(DOCUMENT SEGMENT):
►

# Out of the Blue Bass fishing Tournament RIGHT NOW!



## Jim (May 14, 2010)

*Congrats to Dyeguy1212 for winning this spur of the moment Tournament!*

All it took to win this was the fish he caught here: https://www.tinboats.net/forum/viewtopic.php?p=140234#p140234


----------



## Jim (May 14, 2010)

*Rules:*
1, Go fishing with legal methods. Live bait is OK, snagging is not.
2, Take a picture with the fish with some sort of knife or pliers in the picture.
3, Biggest bass Wins. I will judge and scrutinize the pictures to see who has the biggest bass, and I am good. :LOL2: 
4, Contest starts NOW and Ends Sunday night 8PM Eastern 5/16/2010. 
5, One entry per contestant, all pictures must be submitted here by date listed above.
*6, Open to all members who have made at least 10 posts before this time....and I WILL CHECK!*
Species allowed: Largemouth, smallmouth, or spotted.

Here is the catch. I am going fishing too. :shock: If I catch the biggest bass this weekend, you all lose. 8) 

So go get them. All it takes is one cast to win. :mrgreen: 

Winner will win a nice Rapala Skitter Pop(Pink or purple) and some football jigs and maybe a TB spinnerbait, 1 package of JDBaits plastics of my choice, and a custom painted BYOB lure.

A killer prize pack for doing nothing but fishing In my opinion.

Disclaimer: All rules and contests can change because.

If I missed something or you have any questions, let me know.


----------



## Captain Ahab (May 14, 2010)

Any bass? Like can I win with a Striped Bass? 




PLEASE! :mrgreen:


----------



## Jim (May 14, 2010)

Captain Ahab said:


> Any bass? Like can I win with a Striped Bass?
> 
> 
> 
> ...



[-X Your killing me.

Largemouth, smallmouth, or spotted. 8)


----------



## Quackrstackr (May 14, 2010)

And I'm out of town this weekend!

](*,) 

(this may give me incentive to sneak away from work early this afternoon, though :lol: )


----------



## poolie (May 14, 2010)

I was on the fence about fishing this weekend, but t-storms be darned... I'm going.


----------



## S&amp;MFISH (May 14, 2010)

Same here poolie.They are calling for rain to the south,so north it is. MarkTwainLake tomorrow.


----------



## huntinfool (May 14, 2010)

DANG-IT! I just got back. I guess now I will have to try and go again!


----------



## bAcKpAiN (May 14, 2010)

Very busy weekend for me, so doubt I will get to fish... But I just had to say. JIM IS THE MAN!
Go get em' boys and girls. =D>


----------



## dyeguy1212 (May 14, 2010)

Look out guys... if Lake Orion is hopping like it was last week, I've got this one in the bag. Hopefully the colder temps kept things right where they were 8)

◄

(MATERIAL PROVIDED):

►

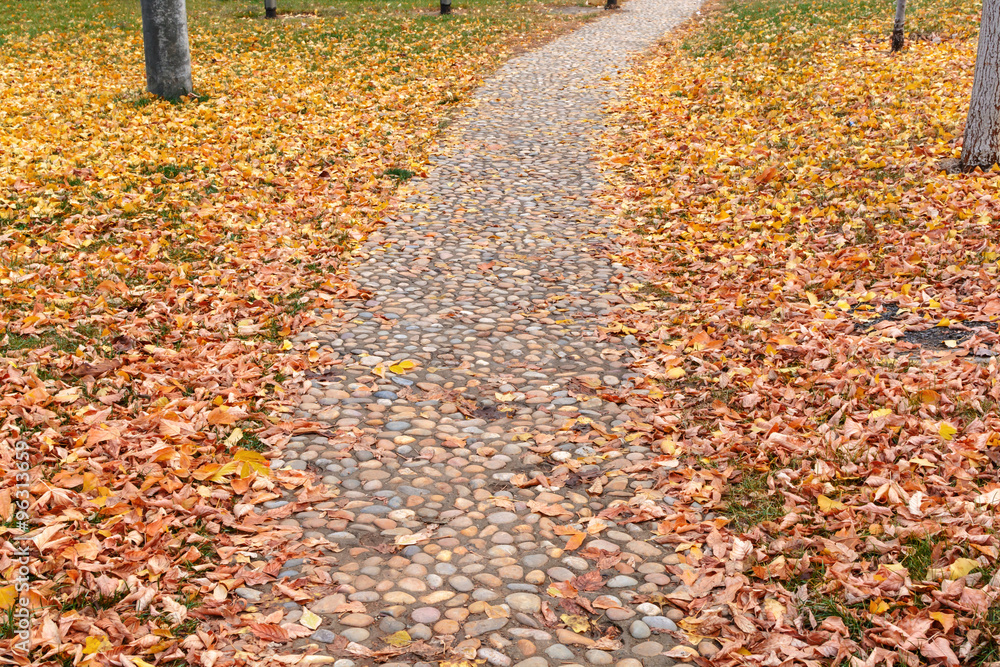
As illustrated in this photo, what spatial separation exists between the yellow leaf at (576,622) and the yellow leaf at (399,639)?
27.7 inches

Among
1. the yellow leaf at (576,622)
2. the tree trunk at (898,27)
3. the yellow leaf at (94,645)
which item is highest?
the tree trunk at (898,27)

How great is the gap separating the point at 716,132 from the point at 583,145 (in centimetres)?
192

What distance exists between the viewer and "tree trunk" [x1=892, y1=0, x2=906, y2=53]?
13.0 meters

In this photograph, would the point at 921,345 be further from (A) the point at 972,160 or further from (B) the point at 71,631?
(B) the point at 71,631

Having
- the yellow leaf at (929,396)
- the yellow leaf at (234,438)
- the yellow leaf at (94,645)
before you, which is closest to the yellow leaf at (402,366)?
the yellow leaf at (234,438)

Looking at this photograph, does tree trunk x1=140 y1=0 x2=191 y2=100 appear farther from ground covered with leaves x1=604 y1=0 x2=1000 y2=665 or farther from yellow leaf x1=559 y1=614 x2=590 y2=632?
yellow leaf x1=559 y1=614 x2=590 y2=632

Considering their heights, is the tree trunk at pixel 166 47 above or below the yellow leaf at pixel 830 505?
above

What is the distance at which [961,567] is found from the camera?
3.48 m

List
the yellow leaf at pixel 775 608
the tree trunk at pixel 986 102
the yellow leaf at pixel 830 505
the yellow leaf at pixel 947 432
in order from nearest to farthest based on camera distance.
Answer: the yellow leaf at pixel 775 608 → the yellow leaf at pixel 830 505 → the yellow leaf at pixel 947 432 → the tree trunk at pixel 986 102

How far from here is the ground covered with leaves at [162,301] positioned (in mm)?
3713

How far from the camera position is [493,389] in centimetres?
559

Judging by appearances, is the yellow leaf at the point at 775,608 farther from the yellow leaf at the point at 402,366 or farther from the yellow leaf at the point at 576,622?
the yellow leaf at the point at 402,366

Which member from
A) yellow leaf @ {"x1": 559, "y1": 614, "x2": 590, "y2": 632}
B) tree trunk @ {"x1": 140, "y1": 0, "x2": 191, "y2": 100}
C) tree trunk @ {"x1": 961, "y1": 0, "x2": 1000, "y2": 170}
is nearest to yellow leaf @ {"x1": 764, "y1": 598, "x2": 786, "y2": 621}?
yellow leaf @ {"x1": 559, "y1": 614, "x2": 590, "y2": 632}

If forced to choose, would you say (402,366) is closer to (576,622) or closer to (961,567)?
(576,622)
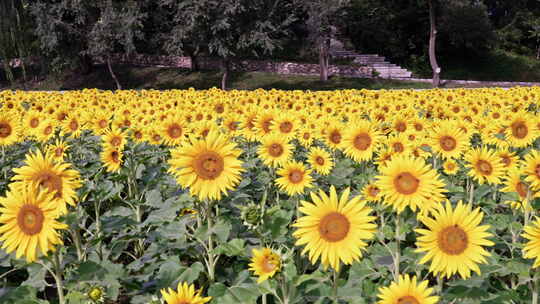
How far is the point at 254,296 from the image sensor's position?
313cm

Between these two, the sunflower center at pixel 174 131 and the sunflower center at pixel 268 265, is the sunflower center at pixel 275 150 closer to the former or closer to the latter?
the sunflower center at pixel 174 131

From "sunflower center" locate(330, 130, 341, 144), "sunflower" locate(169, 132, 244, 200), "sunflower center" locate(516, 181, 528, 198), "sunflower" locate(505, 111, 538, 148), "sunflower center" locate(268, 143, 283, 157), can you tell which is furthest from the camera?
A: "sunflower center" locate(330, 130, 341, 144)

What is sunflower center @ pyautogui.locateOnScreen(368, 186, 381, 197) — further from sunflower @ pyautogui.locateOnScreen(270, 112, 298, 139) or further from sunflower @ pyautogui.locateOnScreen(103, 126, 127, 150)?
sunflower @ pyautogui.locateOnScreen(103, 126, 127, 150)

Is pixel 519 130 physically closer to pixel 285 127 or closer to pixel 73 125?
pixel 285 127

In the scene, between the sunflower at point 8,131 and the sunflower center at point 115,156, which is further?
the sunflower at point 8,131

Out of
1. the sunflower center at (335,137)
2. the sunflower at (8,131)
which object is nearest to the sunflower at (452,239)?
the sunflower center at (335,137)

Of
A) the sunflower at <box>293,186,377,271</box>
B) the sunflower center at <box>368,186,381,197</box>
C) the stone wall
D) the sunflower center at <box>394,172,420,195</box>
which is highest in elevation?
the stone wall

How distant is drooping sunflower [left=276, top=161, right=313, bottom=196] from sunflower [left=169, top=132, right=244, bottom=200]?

◄
►

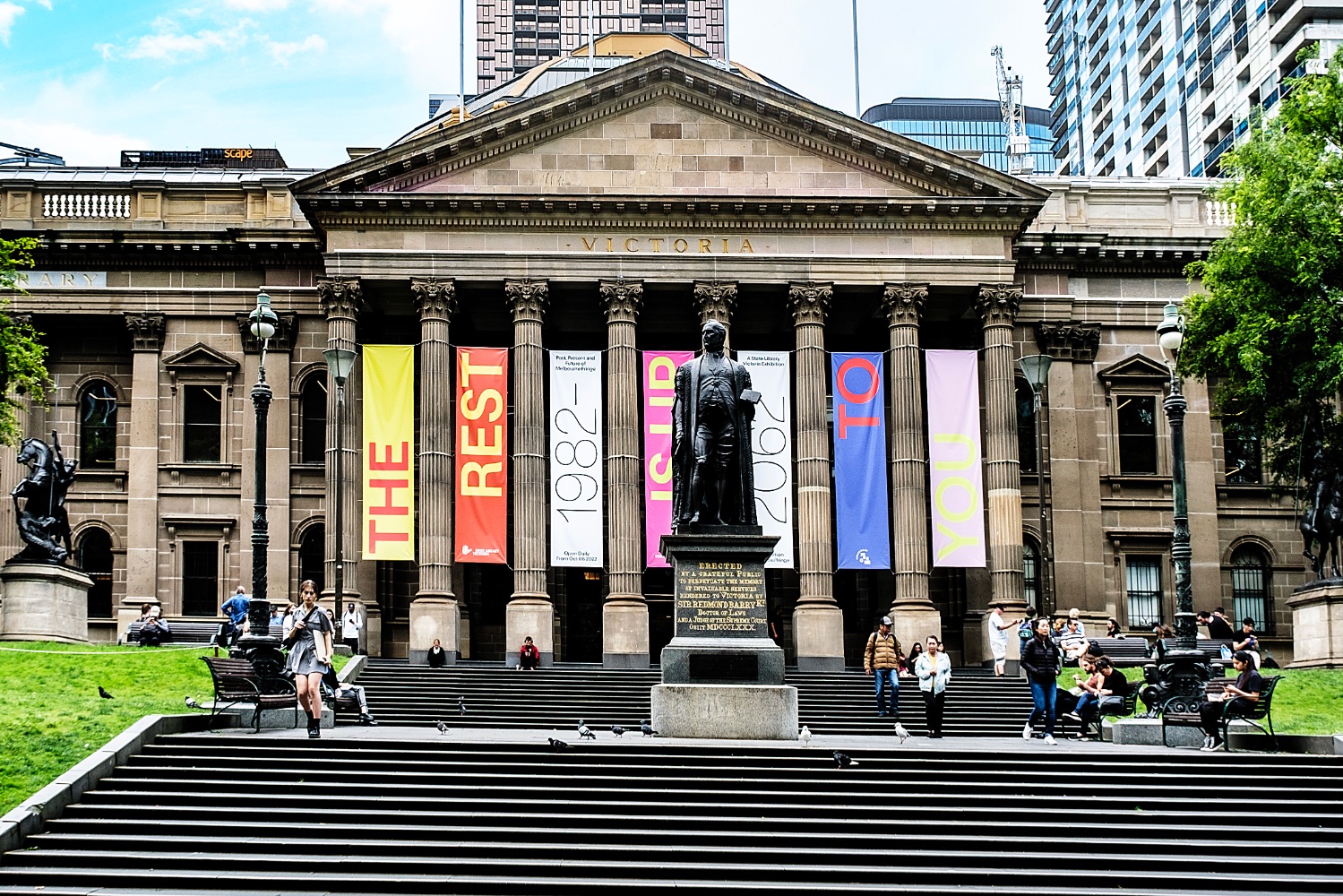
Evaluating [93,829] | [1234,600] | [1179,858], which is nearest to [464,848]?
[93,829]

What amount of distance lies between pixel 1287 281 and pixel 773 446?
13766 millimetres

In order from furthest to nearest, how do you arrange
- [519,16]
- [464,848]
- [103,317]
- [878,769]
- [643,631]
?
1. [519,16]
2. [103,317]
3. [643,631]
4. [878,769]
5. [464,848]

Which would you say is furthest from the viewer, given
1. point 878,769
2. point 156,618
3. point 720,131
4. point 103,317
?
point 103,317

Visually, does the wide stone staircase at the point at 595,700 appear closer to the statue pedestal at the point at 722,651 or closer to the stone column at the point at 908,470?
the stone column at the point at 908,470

◄

(WHAT THE TASK REQUIRES):
Write out the fishing tournament thread word for word, from "2, Take a picture" to "painted BYOB lure.". The items have no connection to the fishing tournament thread.

(ANSWER TO THE EXERCISE):
2, Take a picture with the fish with some sort of knife or pliers in the picture.
3, Biggest bass Wins. I will judge and scrutinize the pictures to see who has the biggest bass, and I am good. :LOL2: 
4, Contest starts NOW and Ends Sunday night 8PM Eastern 5/16/2010. 
5, One entry per contestant, all pictures must be submitted here by date listed above.
*6, Open to all members who have made at least 10 posts before this time....and I WILL CHECK!*
Species allowed: Largemouth, smallmouth, or spotted.

Here is the catch. I am going fishing too. :shock: If I catch the biggest bass this weekend, you all lose. 8) 

So go get them. All it takes is one cast to win. :mrgreen: 

Winner will win a nice Rapala Skitter Pop(Pink or purple) and some football jigs and maybe a TB spinnerbait, 1 package of JDBaits plastics of my choice, and a custom painted BYOB lure.